The gender gap in filing for patents

03 Sep 2006 | News
Male scientists are more likely to file patents on their research than their female colleagues.

In one of those "what on earth do we make of that" reports, we learn that "Male academics register patents at twice the rate of their female colleagues, despite equivalent levels of scientific achievements".
That's the message from a survey that we first read about on the European Commission's "Biosociety" web site. It describes a survey commissioned by the Kauffman Foundation, "established in the 1960s to promote entrepreneurship". While the study is of scientists in the USA. the EC's note points out that "the lessons it draws are pertinent for European academics who tend to patent less frequently than their American colleagues".
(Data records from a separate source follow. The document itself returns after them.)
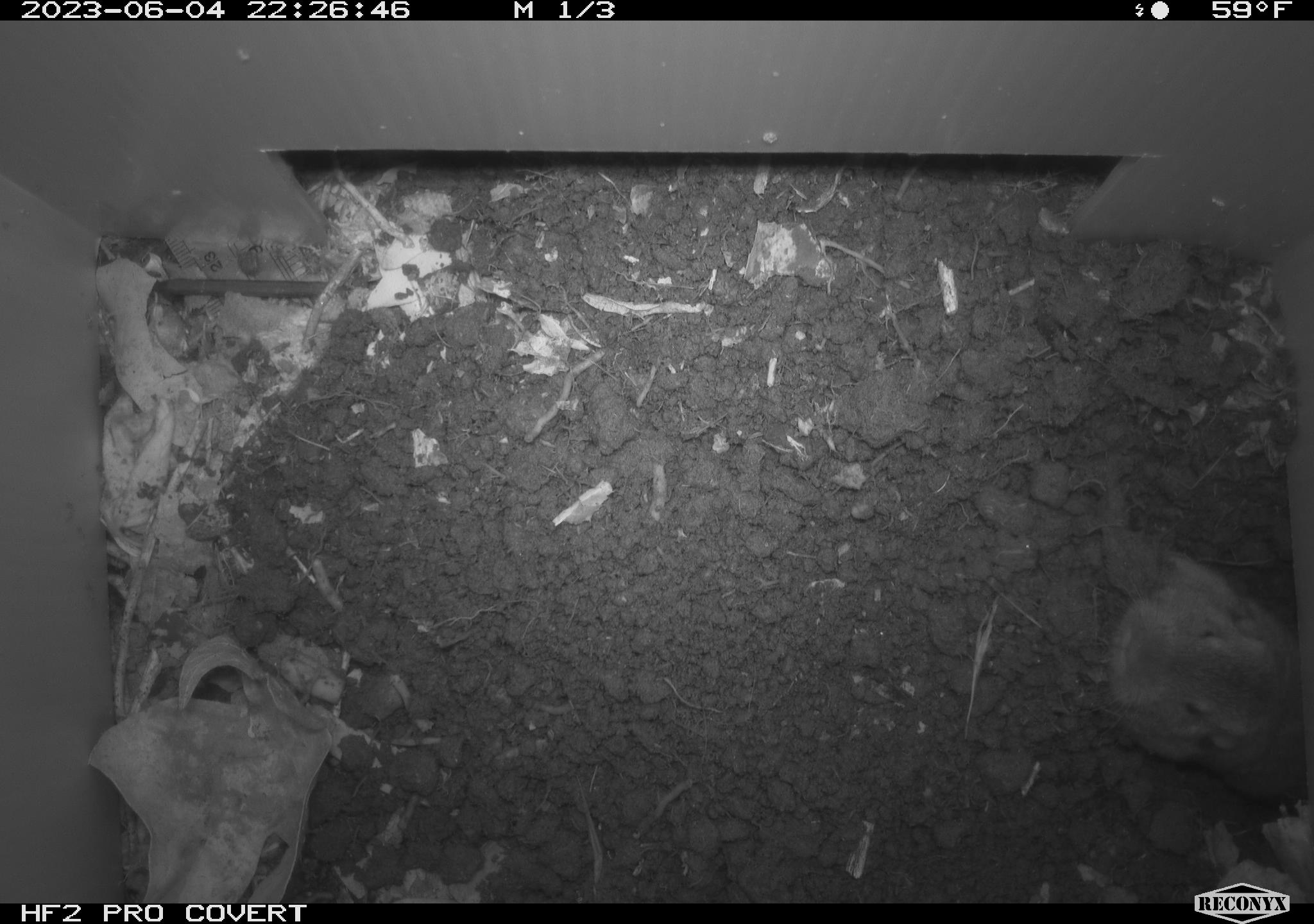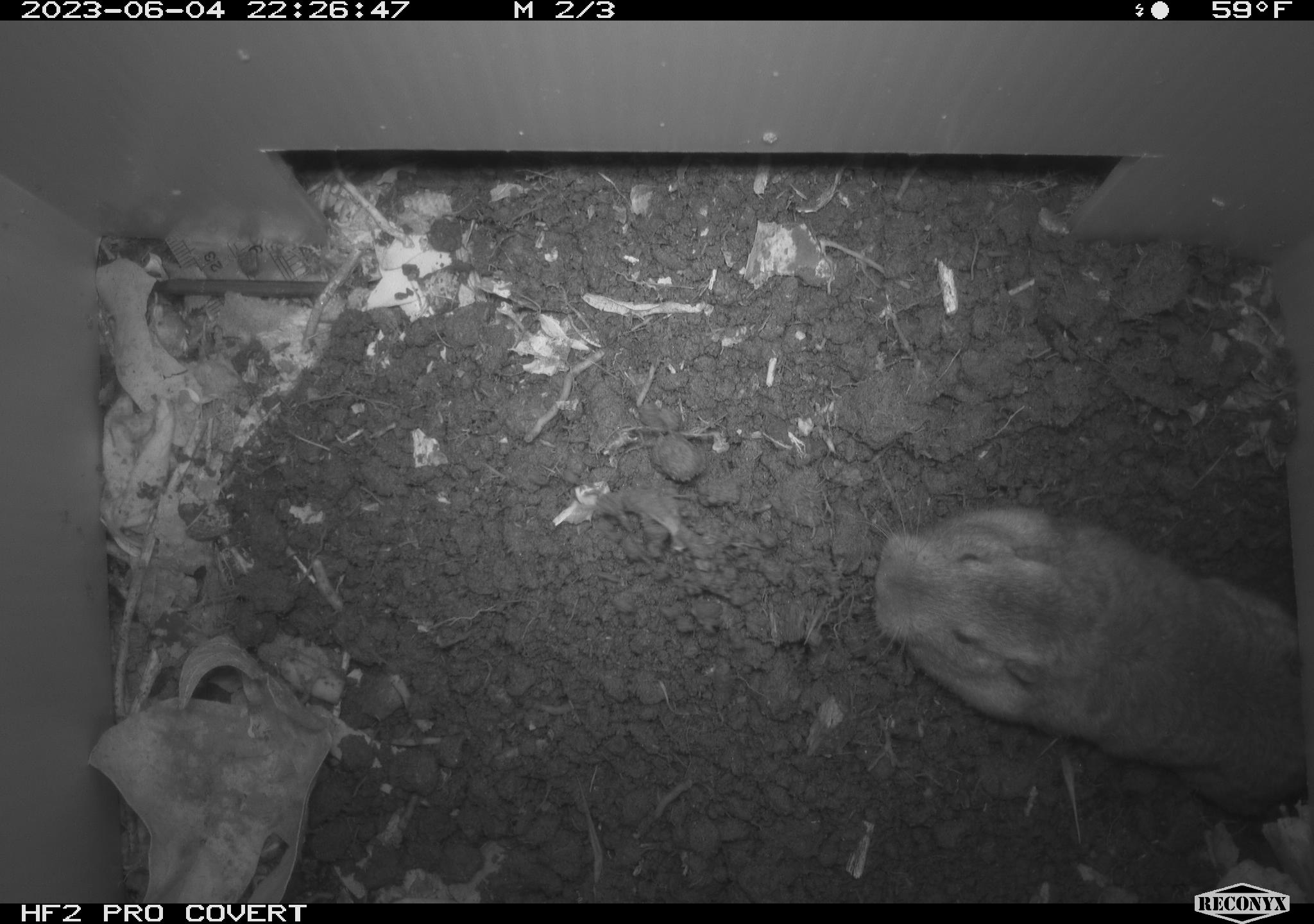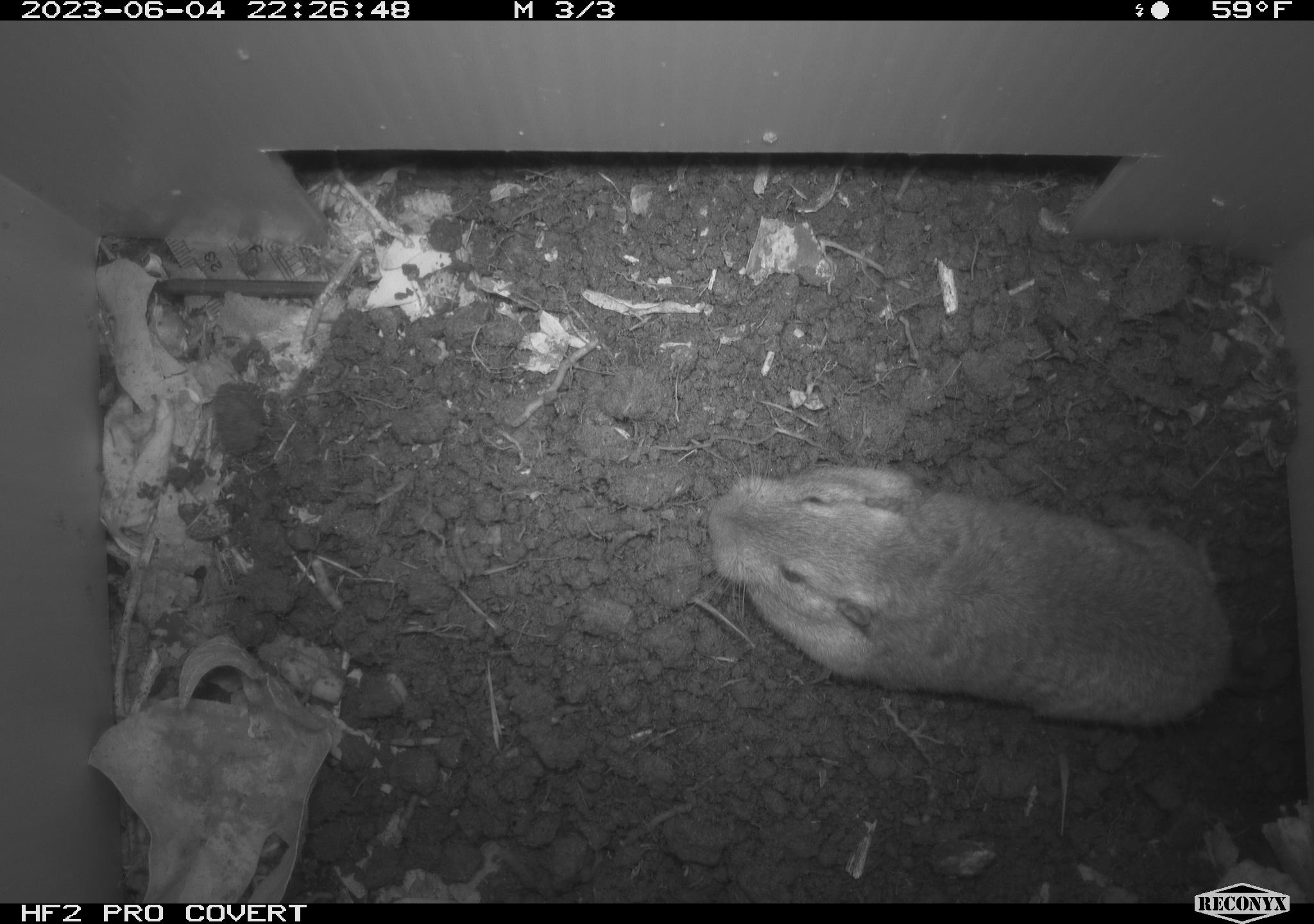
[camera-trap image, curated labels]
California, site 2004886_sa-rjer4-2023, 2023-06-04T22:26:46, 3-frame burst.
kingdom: Animalia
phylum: Chordata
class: Mammalia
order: Rodentia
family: Geomyidae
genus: Megascapheus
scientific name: Megascapheus bottae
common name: botta's pocket gopher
The full document of the study tells us that "women faculty members patent at about 40 percent of the rate of men". As well as highlighting the gender gap, the study also says a lot about the propensity yo patent these days. "Our analyses suggest that patenting has become common in the academic life sciences, particularly for highly productive and networked faculty."
Things are changing, though. "For younger cohorts patenting is widely embraced, although a gender gap remains. Increasingly, however, young female faculty are similar to their male colleagues: they view patents as accomplishments and as a legitimate means to disseminate research. If this trend continues, we may observe further declines in the magnitude of the gender gap in commercializing academic science."